── 本文 ──

旅客車整備基準規程(旅客車の車内設備、用品及び給水方に関する基準)
第29条 旅客局長は、次の各号に掲げる標準を定めることができる。
  1. (1) 旅客列車及び荷物列車の列車種別に関する標準
  2. (2) 旅客列車及び荷物列車の編成方に関する標準
  3. (3) 旅客及び荷物輸送の取扱方並びに旅客列車及び荷物列車の停車時分に関する標準
  4. (4) 客車(荷物車を含む。)の運用番号及び輸送番号のつけ方に関する標準
  5. (5) 荷物締切貨車の輸送番号のつけ方に関する標準
  6. (6) 旅客車用品のリネンサプライに関する標準
 貨物局長は、次の各号に掲げる標準を定めることができる。
貨車の取扱方に関する標準
第30条 運転局長は、次の各号に掲げる標準を定めることができる。
  1. (1) 列車番号のつけ方に関する標準
  2. (2) 列車の運転計画等に関する標準
  3. (3) 時刻改正の際の列車の移り替り方に関する標準
  4. (4) 列車種別に関する標準
  5. (5) お召列車の運転の取扱方に関する標準
  6. (6) 基準運転時分及びけん引定数の査定に関する標準
  7. (7) 機関車及び気動車の運用に関する標準
  8. (8) 動力車乗務員の運用に関する標準
  9. (9) 動力車乗務員の執務方に関する標準
  10. (10) 特殊貨物の積付方及び輸送検査に関する標準

附則

 この達は、別に定める日から施行する。(昭和41年3月総裁達第154号で昭和41年4月から施行)
 この達施行の際現に設定されている列車についてはこの達の定めるところにより設定されたものとみなす。

───
── 記録情報 ──

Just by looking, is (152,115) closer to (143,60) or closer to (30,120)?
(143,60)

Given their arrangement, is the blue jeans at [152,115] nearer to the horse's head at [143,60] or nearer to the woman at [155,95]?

───

作業指示
1/ 本文の附則をもとに、この達が昭和41年4月から施行された理由を1〜3文で説明しなさい。
2/ 本文について、次の問いに答えなさい。
(a) 第29条で旅客局長が定めることができる標準は、いくつ挙げられているか。
(b) 貨物局長が定めることができる標準は、何に関するものか。
(c) 第30条で標準を定めることができるとされているのは誰か。

解答
1/ 附則では、この達は「別に定める日から施行する」とされています。その施行日を昭和41年3月の総裁達第154号が定めたため、この達は昭和41年4月から施行されました。

2/
(a) 6つ
(b) 貨車の取扱方
(c) 運転局長